Virumi's eyes widened as Malaes continued.
"Why would they rot here for seven thousand years?" Malaes's tone was sharp, cutting into Virumi's beliefs. "Even if they were left to die, who in their right mind wouldn't think to develop, to build, to survive in some better way? You've painted them as creatures of hatred, but that hatred doesn't make sense. People evolve, they adapt. Why would the Ondra Hadrakshis stay here, festering, when they had the entire sea at their disposal?"
Malaes leaned forward, her voice taking on a harsher edge. "They were cast out because they wanted to fight the Yahunyens, right? Then why wouldn't they go somewhere where they could prepare for war? Why would they just sit here, for seven thousand years?! Huh?! For you to come down here and shit about unity?!!"
Her words sliced through the room, leaving Virumi speechless. But Malaes wasn't done.
"What if these aren't even the Ondra Hadrakshis? What if you've been running from the wrong enemy? What if the people you encountered here are some other tribe, some other group, who migrated here long after the Ondra Hadrakshis were gone?"
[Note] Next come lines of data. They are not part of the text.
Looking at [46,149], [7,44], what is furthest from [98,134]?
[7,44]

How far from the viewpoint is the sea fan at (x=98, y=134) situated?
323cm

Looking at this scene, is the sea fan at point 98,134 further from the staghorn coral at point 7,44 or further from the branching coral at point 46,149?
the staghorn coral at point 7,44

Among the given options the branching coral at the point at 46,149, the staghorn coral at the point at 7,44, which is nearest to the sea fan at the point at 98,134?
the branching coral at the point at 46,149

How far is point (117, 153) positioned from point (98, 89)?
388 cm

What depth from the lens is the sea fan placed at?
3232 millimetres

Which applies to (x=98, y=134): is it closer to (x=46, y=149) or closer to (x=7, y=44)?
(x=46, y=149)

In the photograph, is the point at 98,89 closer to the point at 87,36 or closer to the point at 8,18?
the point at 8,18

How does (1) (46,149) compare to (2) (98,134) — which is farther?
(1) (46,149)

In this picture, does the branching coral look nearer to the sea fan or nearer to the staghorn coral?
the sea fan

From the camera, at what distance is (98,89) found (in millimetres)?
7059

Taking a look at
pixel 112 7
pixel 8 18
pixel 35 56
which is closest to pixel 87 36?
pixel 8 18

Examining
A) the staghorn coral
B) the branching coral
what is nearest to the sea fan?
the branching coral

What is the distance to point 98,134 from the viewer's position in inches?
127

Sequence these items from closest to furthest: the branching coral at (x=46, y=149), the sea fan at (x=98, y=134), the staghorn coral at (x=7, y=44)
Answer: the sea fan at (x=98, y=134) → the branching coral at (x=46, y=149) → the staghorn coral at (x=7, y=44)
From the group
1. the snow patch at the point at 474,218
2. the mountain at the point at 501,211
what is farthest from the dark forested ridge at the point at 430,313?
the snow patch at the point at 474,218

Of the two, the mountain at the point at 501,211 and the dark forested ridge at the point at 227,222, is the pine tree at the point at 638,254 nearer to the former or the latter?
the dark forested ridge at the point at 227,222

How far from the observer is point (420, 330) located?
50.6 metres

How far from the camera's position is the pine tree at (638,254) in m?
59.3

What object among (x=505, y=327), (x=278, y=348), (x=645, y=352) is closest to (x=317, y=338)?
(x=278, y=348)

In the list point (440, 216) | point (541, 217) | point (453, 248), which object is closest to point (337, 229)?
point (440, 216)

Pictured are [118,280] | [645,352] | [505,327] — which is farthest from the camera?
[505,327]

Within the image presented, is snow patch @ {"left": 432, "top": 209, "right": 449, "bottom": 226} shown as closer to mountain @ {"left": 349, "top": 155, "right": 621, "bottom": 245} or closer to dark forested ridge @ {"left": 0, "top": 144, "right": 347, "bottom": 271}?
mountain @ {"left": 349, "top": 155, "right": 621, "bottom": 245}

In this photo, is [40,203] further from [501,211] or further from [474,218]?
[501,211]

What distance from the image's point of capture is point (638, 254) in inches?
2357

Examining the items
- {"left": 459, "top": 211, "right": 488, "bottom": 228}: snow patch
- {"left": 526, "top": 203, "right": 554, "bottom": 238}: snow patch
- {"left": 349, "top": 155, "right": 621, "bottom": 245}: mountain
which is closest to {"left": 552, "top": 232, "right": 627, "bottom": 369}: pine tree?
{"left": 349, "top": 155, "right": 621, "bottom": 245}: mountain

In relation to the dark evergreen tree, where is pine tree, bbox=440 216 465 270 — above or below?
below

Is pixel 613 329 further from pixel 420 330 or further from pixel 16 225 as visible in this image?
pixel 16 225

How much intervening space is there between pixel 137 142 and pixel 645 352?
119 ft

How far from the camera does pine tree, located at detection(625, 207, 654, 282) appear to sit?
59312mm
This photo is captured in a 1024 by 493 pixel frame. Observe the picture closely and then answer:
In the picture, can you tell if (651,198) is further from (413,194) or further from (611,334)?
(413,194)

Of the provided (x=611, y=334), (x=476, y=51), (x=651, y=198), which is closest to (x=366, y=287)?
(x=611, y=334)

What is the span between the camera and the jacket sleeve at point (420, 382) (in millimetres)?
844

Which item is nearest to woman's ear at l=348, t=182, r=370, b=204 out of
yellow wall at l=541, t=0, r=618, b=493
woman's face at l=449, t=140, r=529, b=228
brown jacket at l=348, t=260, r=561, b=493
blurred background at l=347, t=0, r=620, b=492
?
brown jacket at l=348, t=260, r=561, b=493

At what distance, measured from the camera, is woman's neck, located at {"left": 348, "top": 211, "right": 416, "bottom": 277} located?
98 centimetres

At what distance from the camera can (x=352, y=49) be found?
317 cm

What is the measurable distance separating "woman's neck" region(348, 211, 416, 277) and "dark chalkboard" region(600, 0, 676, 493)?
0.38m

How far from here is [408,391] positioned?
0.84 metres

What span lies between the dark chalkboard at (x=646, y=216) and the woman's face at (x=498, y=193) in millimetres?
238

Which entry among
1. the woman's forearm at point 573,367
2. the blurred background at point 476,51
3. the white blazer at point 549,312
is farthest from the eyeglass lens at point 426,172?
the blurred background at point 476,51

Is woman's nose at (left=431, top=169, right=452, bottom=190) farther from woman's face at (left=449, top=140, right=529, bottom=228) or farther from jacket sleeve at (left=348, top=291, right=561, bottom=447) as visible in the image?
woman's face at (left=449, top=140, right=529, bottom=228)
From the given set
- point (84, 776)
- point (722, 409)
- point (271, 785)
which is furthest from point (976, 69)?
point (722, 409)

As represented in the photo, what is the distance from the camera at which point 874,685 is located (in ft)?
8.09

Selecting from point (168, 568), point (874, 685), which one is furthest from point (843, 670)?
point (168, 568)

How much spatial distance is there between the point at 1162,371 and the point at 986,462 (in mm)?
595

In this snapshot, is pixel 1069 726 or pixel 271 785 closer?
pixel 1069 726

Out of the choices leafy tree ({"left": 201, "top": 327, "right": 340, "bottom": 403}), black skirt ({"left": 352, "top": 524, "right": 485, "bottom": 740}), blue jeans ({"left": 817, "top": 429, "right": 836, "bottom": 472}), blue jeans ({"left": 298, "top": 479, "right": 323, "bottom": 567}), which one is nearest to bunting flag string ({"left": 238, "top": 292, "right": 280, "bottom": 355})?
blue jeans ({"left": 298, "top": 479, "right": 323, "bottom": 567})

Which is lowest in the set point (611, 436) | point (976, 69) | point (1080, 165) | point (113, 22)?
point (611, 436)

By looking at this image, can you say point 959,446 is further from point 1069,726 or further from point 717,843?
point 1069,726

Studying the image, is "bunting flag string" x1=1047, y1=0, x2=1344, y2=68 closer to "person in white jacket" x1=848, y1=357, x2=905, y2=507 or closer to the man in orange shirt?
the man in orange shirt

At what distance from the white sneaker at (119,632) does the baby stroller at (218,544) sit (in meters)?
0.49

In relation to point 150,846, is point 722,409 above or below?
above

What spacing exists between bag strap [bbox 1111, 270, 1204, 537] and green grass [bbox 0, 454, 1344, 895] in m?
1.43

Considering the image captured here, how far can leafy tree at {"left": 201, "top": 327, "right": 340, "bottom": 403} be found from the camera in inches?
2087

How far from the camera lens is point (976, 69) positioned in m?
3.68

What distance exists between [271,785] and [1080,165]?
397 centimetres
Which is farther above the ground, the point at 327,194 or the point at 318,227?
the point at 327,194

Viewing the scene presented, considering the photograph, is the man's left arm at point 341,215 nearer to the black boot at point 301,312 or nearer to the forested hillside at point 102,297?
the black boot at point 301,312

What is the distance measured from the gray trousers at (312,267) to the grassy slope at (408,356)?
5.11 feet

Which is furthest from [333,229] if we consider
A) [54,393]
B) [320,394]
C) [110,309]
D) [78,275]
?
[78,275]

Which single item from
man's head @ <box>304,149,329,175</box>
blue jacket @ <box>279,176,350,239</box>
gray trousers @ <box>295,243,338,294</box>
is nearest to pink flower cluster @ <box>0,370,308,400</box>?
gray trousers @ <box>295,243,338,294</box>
Virumi's heart pounded in her chest, her mind reeling from the possibility. She had never questioned it before—never tried to wonder if the people hunting her were really the ones she had once read about. But now...
Malaes's voice grew colder, more unsettling. "Maybe the people who attacked you weren't the Ondra Hadrakshis at all. The hatred in their eyes.... maybe they're just... animals. Animals who love to kill."